Fernández Álvarez hizo dialogar a Colón e Isabel en «La gran aventura de Cristóbal Colón», un vibrante episodio sobre la Historia de España del que hay que sentirse orgulloso, subrayaba: «He escuchado voces que se llaman “progresistas” que piden que se olvide lo que Colón logró hacer porque a esta conquista le siguieron las acciones feroces de los conquistadores. Esto último no puede negarse, es verdad, pero tampoco puede negarse la grandeza de la Roma antigua. Creo que la aventura de Colón tuvo su saldo positivo: rompió una lanza en favor de nuestra autoestima. Ya está bien de que nos flagelemos y de que siempre tengamos que pedir perdón. Yo sí me avergüenzo de la Inquisición, pero no de lo que logró Colón».

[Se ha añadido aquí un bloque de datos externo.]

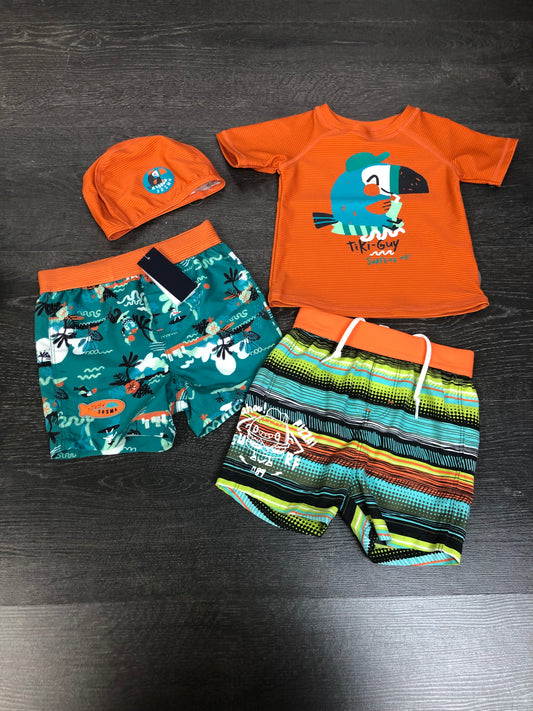 PROMO 35$ - Ensemble maillot - bebe - souris mini - 6-9 mois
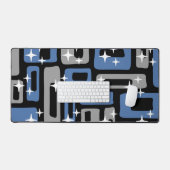 Retro Mid-Century Moderne Abstrait (Clavier et souris)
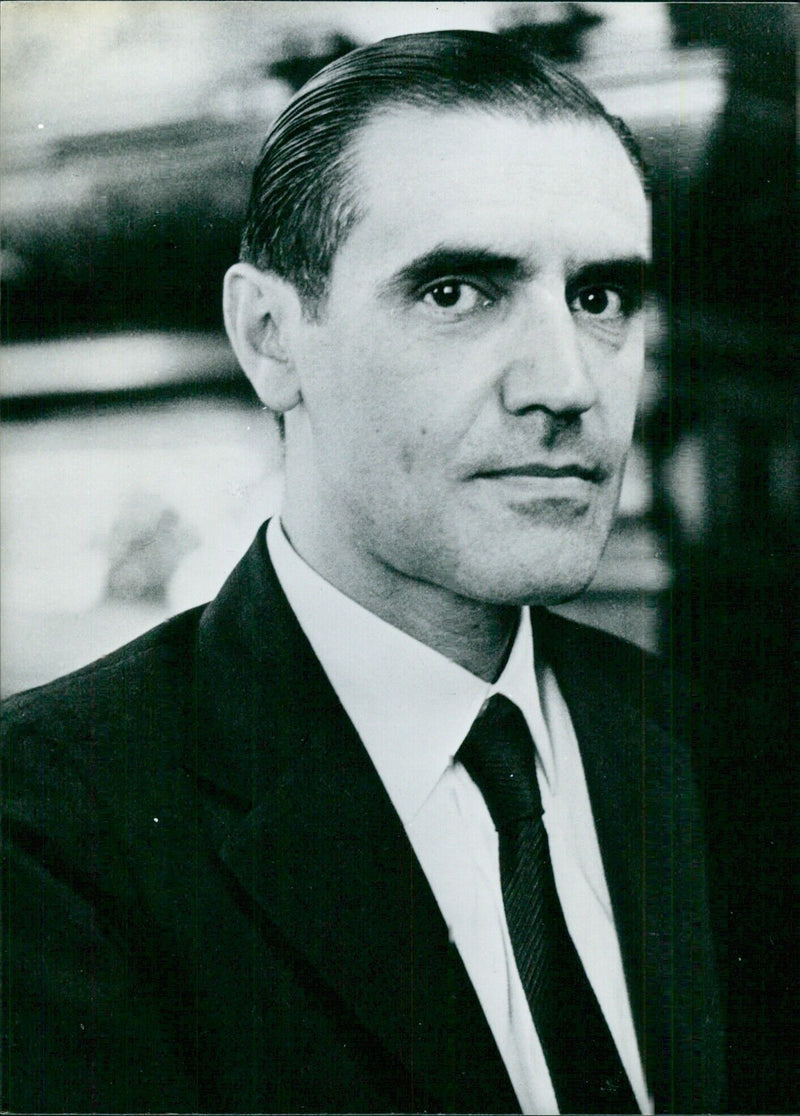 Dr. Alberto Rodriguez Jarela, Argentina's Minister for Justice - Vintage Photograph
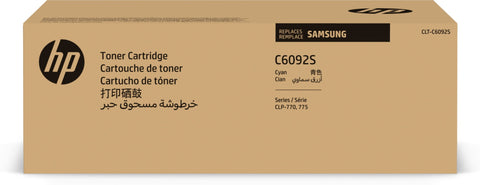 HP SU082A/CLT-C6092S Toner cyan, 7K pages ISO/IEC 19798 for Samsung CLP-770/775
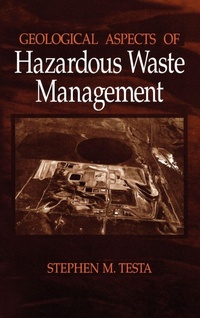 Enlarge image Cover: Geological Aspects of Hazardous Waste Management - CRC Press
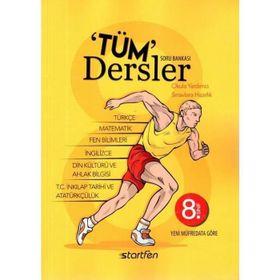 8. Sınıf Tüm Dersler Soru Bankası - Startfen Yayınları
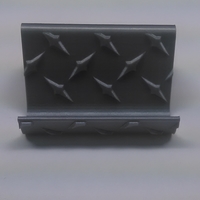 Diamond Plate Business Card Holder - Thumbnail 4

Don Manuel también analizó en la parte final de la obra los cuatro traslados en cuatro siglos de los restos de Colón. Enterrado en 1506 en la iglesia de San Francisco de Valladolid, tres años después su hijo don Diego dispone que sus restos pasaran a la Cartuja de las Cuevas de Sevilla. Y treinta y cinco años más tarde, en 1544, muerto ya don Diego, su viuda doña María de Toledo consigue el permiso del emperador Carlos V y lleva los restos del Almirante y de su hijo a la catedral primada de las Américas, a Santo Domingo: «Parecía un sitio digno del Almirante. Era como un desagravio: que sus restos reposaran en aquella isla que descubrió y de la que fue el primer Gobernador». Y pasaron los siglos sin que nada alterase esa paz. Hasta que a finales del XVIII la Monarquía de Carlos IV considera que no debe dejar bajo autoridad extranjera los restos del Almirante: «Así se decide su traslado a otro dominio español en ultramar: La Habana, isla descubierta por Colón. Un siglo después España perdía Cuba. La Patria reclamó aquellos gloriosos restos. Y se produjo el último traslado a la catedral de Sevilla».
Sobre la memoria histórica que se quiere desenterrar, Fernández Álvarez era tajante: "Un historiador no puede negarse a la memoria, a los documentos, a los testimonios de un tiempo, pero siempre y cuando esa memoria la acompasemos con otras memorias. Que procure ser una lectura completa y no sesgada. Que se trate de dar una visión no parcial, y que no se utilice como arma arrojadiza de combate. Tiene que ser una memoria para comprender el pasado en su plenitud y para ver qué parte hay de tremendos errores para no volver a caer en ellos. Y también para ver qué parte hay de esperanza, de algo verdaderamente lúcido y prometedor para que nos conforte. Porque el pasado no solamente está lleno de errores. Que las sombras no nos acorbaden y que las luces nos esperancen"
Decíamos ayer... que su vida trata de eso, de dar esperanza y decir que no todo está perdido.